Consciousness

4 Tips to Help You Zen Out During Your Commute

Live in the moment. This is arguably the simplest yet hardest advice to follow. You might ask yourself: when do most people have the chance to live in the moment? You may think that your career depends on always thinking ahead, and while that is likely to be partially true, it is crucial that you spend more of your life appreciating what is, rather than focusing constantly on what could be, will be or should be. Grounding yourself in the purpose of the moment and learning to manage your internal thoughts are timeless pieces of advice from various schools of psychotherapy and Zen Buddhism.

Some call it “living in the moment,” while others call it mindfulness. Regardless of what you want to call it, living in the moment means totally disrobing from the society-approved anxieties, constant commentary on life, judgment and general over-thinking. It means being unusually still with yourself, engaging with the uncomfortable task of disciplining your thoughts and taking a chance to truly relax. Like most of us, if you live a busy life and find it hard to reserve any time for reflective purposes, mediation or general self-care, then let me ask you: do you drive?

Your daily commute is a golden opportunity for you to be mindful, de-stress and refocus on what, where and who you are. Re-centering or “zenning out” is the biggest gift you can give to your soul, and capitalizing on commuting times to do so allows this practice at least twice a day. The benefits are phenomenal – lower blood pressure, less depression, less anxiety, more creative thinking and better self-esteem.

It can be a hard habit to get into, therefore it’s usually an easier transition around nature and calming sounds from the world around us. We are now in the summer storm season so next time you’re caught in one, open your window, breathe in nature’s gift of rain and let the atmosphere help take you to a place of peace.

Here are some special guidelines on how to maximize your potential for a pleasant commute, especially in adverse weather conditions, and turn a sometimes stressful or aggressive part of your day into your own personal spiritual journey.

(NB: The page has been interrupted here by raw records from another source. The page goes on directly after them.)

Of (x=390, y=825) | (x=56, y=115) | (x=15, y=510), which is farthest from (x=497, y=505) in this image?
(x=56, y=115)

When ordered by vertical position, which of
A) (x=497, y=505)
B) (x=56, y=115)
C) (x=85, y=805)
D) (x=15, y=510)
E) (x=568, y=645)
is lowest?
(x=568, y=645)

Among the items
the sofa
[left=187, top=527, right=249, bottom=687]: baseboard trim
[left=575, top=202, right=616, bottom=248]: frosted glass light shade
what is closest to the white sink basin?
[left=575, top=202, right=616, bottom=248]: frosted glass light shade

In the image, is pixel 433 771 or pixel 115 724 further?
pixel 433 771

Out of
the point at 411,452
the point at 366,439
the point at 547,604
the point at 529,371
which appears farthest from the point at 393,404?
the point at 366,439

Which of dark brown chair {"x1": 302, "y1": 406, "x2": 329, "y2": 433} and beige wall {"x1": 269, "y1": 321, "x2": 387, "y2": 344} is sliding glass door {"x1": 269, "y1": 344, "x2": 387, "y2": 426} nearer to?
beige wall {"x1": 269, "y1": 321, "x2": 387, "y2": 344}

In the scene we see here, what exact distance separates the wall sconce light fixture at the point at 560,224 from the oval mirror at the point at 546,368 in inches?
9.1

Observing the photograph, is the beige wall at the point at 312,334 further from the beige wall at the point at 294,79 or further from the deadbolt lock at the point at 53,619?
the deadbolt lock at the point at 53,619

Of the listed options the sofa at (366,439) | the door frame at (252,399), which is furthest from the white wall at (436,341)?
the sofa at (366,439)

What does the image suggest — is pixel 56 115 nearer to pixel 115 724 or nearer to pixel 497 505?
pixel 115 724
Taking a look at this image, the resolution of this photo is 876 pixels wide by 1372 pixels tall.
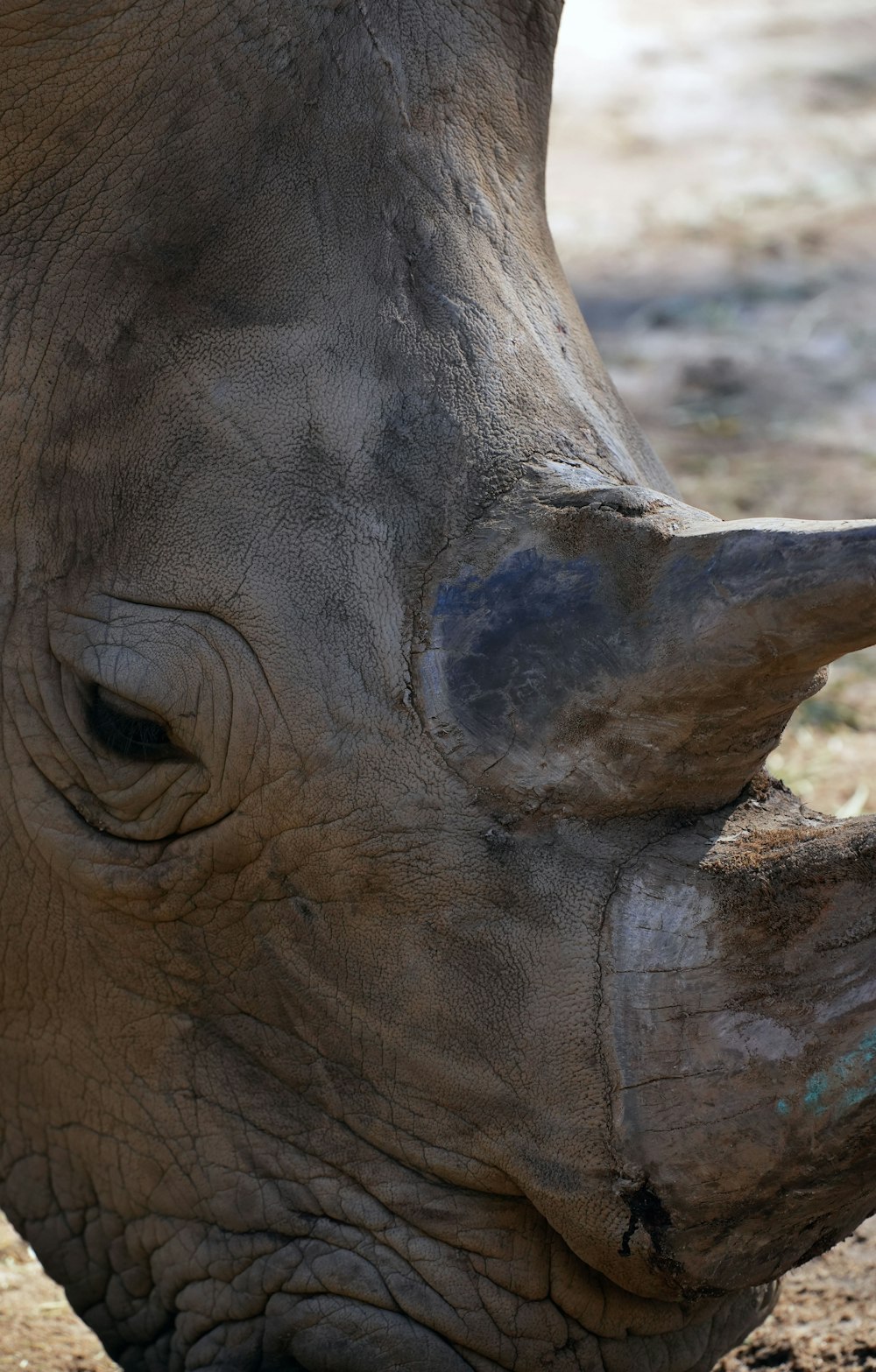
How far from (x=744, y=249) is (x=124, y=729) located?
291 inches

  1. Before getting in the car take three deep breaths and imagine you are inhaling love and exhaling your stresses. Breathe in through your nose and out through your mouth. Think about how much of a connection you have to Earth, to the universe right now.
  2. Turn off any news or radio talk shows. Allow your mind the space to be silent without any uninvited voices or opinions or energies invading your peace. Your mind may wander briefly but you will soon fall into a comfortable and enlightened space with the silence, and this stillness sets the stage for your time re-centering. Many people enjoy relaxing music to help them focus on meditative exercises on the road.
  3. Let love be the driving force. Aggression and impatience can reach new heights on the road. Instead of being drawn into that, remind yourself that everyone has their own path and that everyone is a soul-searching for love. Wish every car that passes you, or even cuts you off, love and peace. Simply saying the words – even if you don’t initially mean it – is enough. “I wish you love and power and peace.” In a rain storm, listen to the raindrops and use them as a homing signal. Every time you feel yourself drifting from calmness let the rain wash away all fears and anger.
  4. Slow down. We are all in such a rush in every area of our life. Aside from the safety advantages of driving a bit slower, taking the speed down a notch will also encourage your thoughts to slow and become more mindful and spiritual. Even driving just under the speed limit and switching to a slower lane really takes the pressure off reaching your destination and moves it to just enjoying the ride — something we can take into our everyday lives.

It is increasingly important to remain mindful and live in the present as our lives become more complicated in a stranger world. If you don’t feel able to schedule in some meditation time outside of work, try these techniques on your next car journey – especially in a summer rain shower! You owe it to yourself.